▶ Extrait du document:
........
J'imagine que la procédure devant la CJCE resterait inchangée, puisqu'il n'est apparemment pas envisagé de revenir sur la partie III. Mais bon, tout cela demanderait des développements et pas uniquement quelques phrases jetées au cours d'un discours.
Donc, en gros, je trouve cette solution difficile, mais néanmoins pas complètement irréaliste. Ca peut être une base de départ (pas satisfaisante à mon goût, mais ça c'est une autre question).
@Jack : Certes, Sarkozy n'est pas le seul à faire cette proposition. Mais il a l'avantage sur d'autres d'être potentiellement en position d'appliquer ce qu'il dit d'ici quelques mois. D'où la focalisation sur lui.
Par ailleurs, c'est un fantasme un peu grotesque de prétendre que l'Union deviendrait une ONU bis qui s'élargirait sans cesse. La candidature du Maroc a déjà été refusée pour non-appartenance au continent européen. Et personne, ni en Russie, ni en Europe (mis à part Berlusconi...) n'envisage d'étendre l'UE jusqu'au Pacifique. La seule question qui reste en suspens est celle de l'Ukraine et de la Biélorussie. J'ai le sentiment que les milieux bruxellois ne sont pas très favorables à leur adhésion (d'où la politique de voisinage), mais certains Etats membres comme la Pologne ou la Lituanie font entendre une voix discordante sur le sujet.
Le seul changement par rapport au projet initial concernant le périmètre géographique de l'UE est dû à l'effondrement du mur de Berlin. Dans l'après 1989, il y a eu quelques tergiversations sur la voie à suivre (cf. la "confédération" mitterrandienne). La voie de l'adhésion pleine et entière a finalement été adoptée pour l'Europe centrale et orientale. Pour le reste, les frontières de l'Europe sont restées inchangées. Je rappelle ici que la Turquie a des accords avec la CEE depuis les années 60, et qu'elle est membre de l'OTAN et du Conseil de l'Europe depuis des décénies, il n'y a donc pas eu de modification du visage de l'Europe par sa demande d'adhésion.
Rédigé par : Damien | 16 janvier 2006 à 18:11
Je pense qu'il ne faut pas perdre de vue que les élections de 2007, et, dans une moindre mesure, de 2008, imposeront aux partis et personnes devenues publiques ou aspirant à le devenir de se positionner vis à vis de l'U.E. . A l'heure où les syndicats de dockers font à juste titre remarquer qu'un échec en conciliation dans une procédure en co-décision n'interdit pas à la Commission de re-présenter un texte très similaire à celui de la Commission précédente, malgré, en théorie du moins, un sérieux changement des rapports de forces au sein du Parlement Européenne et donc, la démonstration par l'exemple de la force du consensus libéral au sein de l'union européen qui transcende la lecture que nous faisons habituellement des alternances politiques, cette question n'a rien de bien innocent.
........
▶ Liste des entrées:
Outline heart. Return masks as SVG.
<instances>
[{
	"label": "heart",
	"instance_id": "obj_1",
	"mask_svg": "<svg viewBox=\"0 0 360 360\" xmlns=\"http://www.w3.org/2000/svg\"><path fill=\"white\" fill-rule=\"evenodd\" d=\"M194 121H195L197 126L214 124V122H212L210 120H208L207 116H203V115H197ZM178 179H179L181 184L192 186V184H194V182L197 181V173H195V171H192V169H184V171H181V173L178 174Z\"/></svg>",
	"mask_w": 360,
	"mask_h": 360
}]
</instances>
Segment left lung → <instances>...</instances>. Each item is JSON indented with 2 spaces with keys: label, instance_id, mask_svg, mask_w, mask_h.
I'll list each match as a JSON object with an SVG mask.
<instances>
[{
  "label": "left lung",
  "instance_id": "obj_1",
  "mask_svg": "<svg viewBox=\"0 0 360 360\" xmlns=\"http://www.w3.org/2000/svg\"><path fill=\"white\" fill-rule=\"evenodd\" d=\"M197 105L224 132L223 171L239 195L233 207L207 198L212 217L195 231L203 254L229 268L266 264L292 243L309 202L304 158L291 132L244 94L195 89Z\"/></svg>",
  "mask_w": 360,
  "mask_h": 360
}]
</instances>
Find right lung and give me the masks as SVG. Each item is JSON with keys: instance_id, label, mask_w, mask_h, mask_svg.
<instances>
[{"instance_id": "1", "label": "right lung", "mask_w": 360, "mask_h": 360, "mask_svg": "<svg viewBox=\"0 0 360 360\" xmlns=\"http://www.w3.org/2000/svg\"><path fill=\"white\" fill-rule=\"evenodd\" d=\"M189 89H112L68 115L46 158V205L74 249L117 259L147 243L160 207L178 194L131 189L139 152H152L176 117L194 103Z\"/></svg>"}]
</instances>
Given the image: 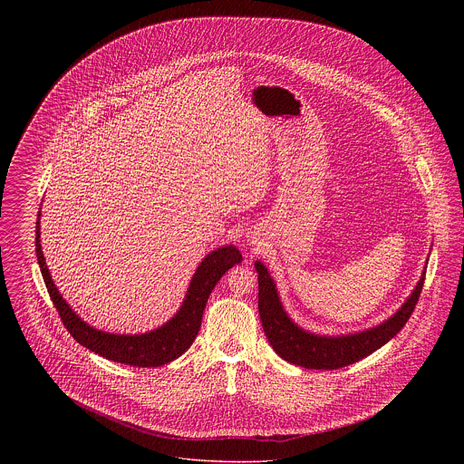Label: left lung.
<instances>
[{"mask_svg":"<svg viewBox=\"0 0 464 464\" xmlns=\"http://www.w3.org/2000/svg\"><path fill=\"white\" fill-rule=\"evenodd\" d=\"M259 273V314L263 322L266 337L273 350L294 365H301L304 369H324L334 371L374 353L381 346H384L392 337L403 329L407 320L420 301V290L424 285V275L420 276V284L407 299V303L398 309L397 313L369 331L327 337L314 335L299 329L284 311L280 303L275 282L271 280L267 269L263 263H256Z\"/></svg>","mask_w":464,"mask_h":464,"instance_id":"8db88e82","label":"left lung"}]
</instances>
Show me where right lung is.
I'll use <instances>...</instances> for the list:
<instances>
[{"label": "right lung", "mask_w": 464, "mask_h": 464, "mask_svg": "<svg viewBox=\"0 0 464 464\" xmlns=\"http://www.w3.org/2000/svg\"><path fill=\"white\" fill-rule=\"evenodd\" d=\"M36 256L44 275V285L52 297L53 306L64 324L67 332L90 352L101 354L108 360L133 365V367H160L177 356L184 353L198 335L201 327L203 309L208 301L210 292L221 280L222 275L238 263H242V254L237 246L227 245L210 252L198 266L191 285L188 288L186 299L176 316L169 320L163 327L146 334L120 335L110 332L97 331L85 324L72 309L69 308L63 295L52 282L48 267L44 265L42 243H40V214L36 222Z\"/></svg>", "instance_id": "right-lung-1"}]
</instances>
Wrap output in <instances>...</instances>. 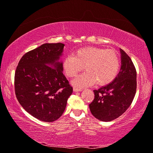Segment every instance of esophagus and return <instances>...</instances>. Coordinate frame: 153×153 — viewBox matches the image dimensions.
Masks as SVG:
<instances>
[{
  "mask_svg": "<svg viewBox=\"0 0 153 153\" xmlns=\"http://www.w3.org/2000/svg\"><path fill=\"white\" fill-rule=\"evenodd\" d=\"M74 91L75 92H79V91H82V88H77V87H74Z\"/></svg>",
  "mask_w": 153,
  "mask_h": 153,
  "instance_id": "1",
  "label": "esophagus"
}]
</instances>
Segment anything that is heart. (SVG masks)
<instances>
[{
	"instance_id": "1",
	"label": "heart",
	"mask_w": 153,
	"mask_h": 153,
	"mask_svg": "<svg viewBox=\"0 0 153 153\" xmlns=\"http://www.w3.org/2000/svg\"><path fill=\"white\" fill-rule=\"evenodd\" d=\"M120 59L114 51L97 47H86L77 50L74 56L65 58L62 62L65 74L73 77L82 71L80 75L73 81L77 87L91 85L105 86L111 83L117 76L120 69Z\"/></svg>"
}]
</instances>
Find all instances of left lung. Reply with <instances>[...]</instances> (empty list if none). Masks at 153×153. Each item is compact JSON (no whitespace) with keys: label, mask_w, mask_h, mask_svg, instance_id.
Instances as JSON below:
<instances>
[{"label":"left lung","mask_w":153,"mask_h":153,"mask_svg":"<svg viewBox=\"0 0 153 153\" xmlns=\"http://www.w3.org/2000/svg\"><path fill=\"white\" fill-rule=\"evenodd\" d=\"M119 74L111 83L94 90V98L89 104L92 114L101 121H111L129 108L137 88V73L131 59L123 50Z\"/></svg>","instance_id":"obj_1"}]
</instances>
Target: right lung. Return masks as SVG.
Masks as SVG:
<instances>
[{
    "label": "right lung",
    "instance_id": "add662e5",
    "mask_svg": "<svg viewBox=\"0 0 153 153\" xmlns=\"http://www.w3.org/2000/svg\"><path fill=\"white\" fill-rule=\"evenodd\" d=\"M65 45L45 43L26 52L17 66L14 86L17 99L37 119L53 122L63 114L73 88L58 62Z\"/></svg>",
    "mask_w": 153,
    "mask_h": 153
}]
</instances>
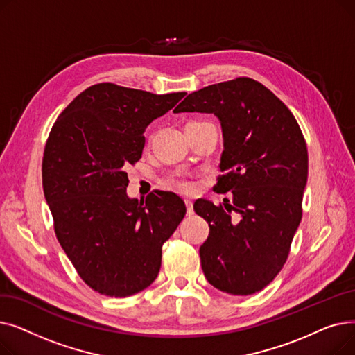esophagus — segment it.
<instances>
[{
	"instance_id": "34e87169",
	"label": "esophagus",
	"mask_w": 355,
	"mask_h": 355,
	"mask_svg": "<svg viewBox=\"0 0 355 355\" xmlns=\"http://www.w3.org/2000/svg\"><path fill=\"white\" fill-rule=\"evenodd\" d=\"M184 201H185V206H187V214H189V216L194 214V209H193V201H191V200H189V198H185Z\"/></svg>"
}]
</instances>
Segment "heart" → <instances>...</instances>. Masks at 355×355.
Returning <instances> with one entry per match:
<instances>
[{
    "instance_id": "heart-1",
    "label": "heart",
    "mask_w": 355,
    "mask_h": 355,
    "mask_svg": "<svg viewBox=\"0 0 355 355\" xmlns=\"http://www.w3.org/2000/svg\"><path fill=\"white\" fill-rule=\"evenodd\" d=\"M165 182L182 193H189L193 190V182L181 174H170L165 178Z\"/></svg>"
}]
</instances>
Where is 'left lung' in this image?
Masks as SVG:
<instances>
[{
	"label": "left lung",
	"instance_id": "obj_1",
	"mask_svg": "<svg viewBox=\"0 0 355 355\" xmlns=\"http://www.w3.org/2000/svg\"><path fill=\"white\" fill-rule=\"evenodd\" d=\"M180 112L214 114L225 151L214 190L232 191L225 207L197 200L194 210L210 233L200 248L207 281L221 292L252 295L284 268L302 218L308 148L292 112L250 78H236L190 93Z\"/></svg>",
	"mask_w": 355,
	"mask_h": 355
}]
</instances>
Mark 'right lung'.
I'll use <instances>...</instances> for the list:
<instances>
[{"mask_svg": "<svg viewBox=\"0 0 355 355\" xmlns=\"http://www.w3.org/2000/svg\"><path fill=\"white\" fill-rule=\"evenodd\" d=\"M184 96L98 83L50 130L42 177L54 233L83 282L102 295L125 297L151 285L162 245L185 216L171 191L129 198L125 171L141 159L145 128Z\"/></svg>", "mask_w": 355, "mask_h": 355, "instance_id": "obj_1", "label": "right lung"}]
</instances>
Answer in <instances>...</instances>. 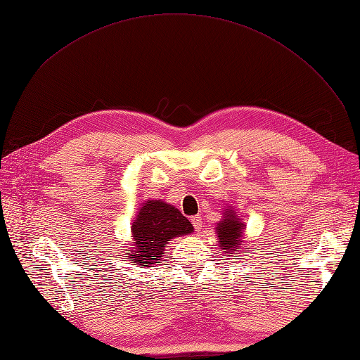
........
▶ Consigne: Écrivez la suite du texte sur l'Union européenne, en reprenant après sa dernière phrase.

▶ Résultat obtenu:
Rédigé par : Gus | 17 janvier 2006 à 07:51
un très bon article. Je me suis permis de faire un trackback vers un article similaire sur Nouvelle Europe ...
Rédigé par : philippe | 17 janvier 2006 à 08:51
Gus, où donc voyez vous un "sérieux changement dans les rapports de force au parlement" entre l'assemblée de 1999 et celle de 2004?
S'il y a eu un changement, c'est plutôt vers la droite que le parlement s'est déplacé. Pas de beaucoup beaucoup, mais en tout cas pas vers la gauche.
Comme, en même temps, le Conseil lui a viré en grande majorité à droite, par le jeu de la perte de pouvoir par les socialites dans la majorité des Etats Membres, on ne voit vraiment pas bien où pourrait résider la source de la volonté politique d'alternance.
Rédigé par : burt allibert | 17 janvier 2006 à 14:35
Sarkozy, c'est un putain d'enculé de sa mère, il faudrait peut-être à un moment envisager de cesser d'en parler comme d'un mec normal, cesser de jouer le jeu des cynismes et des cyniques qui s'ignorent sous prétexte de "respecter le jeu démocratique".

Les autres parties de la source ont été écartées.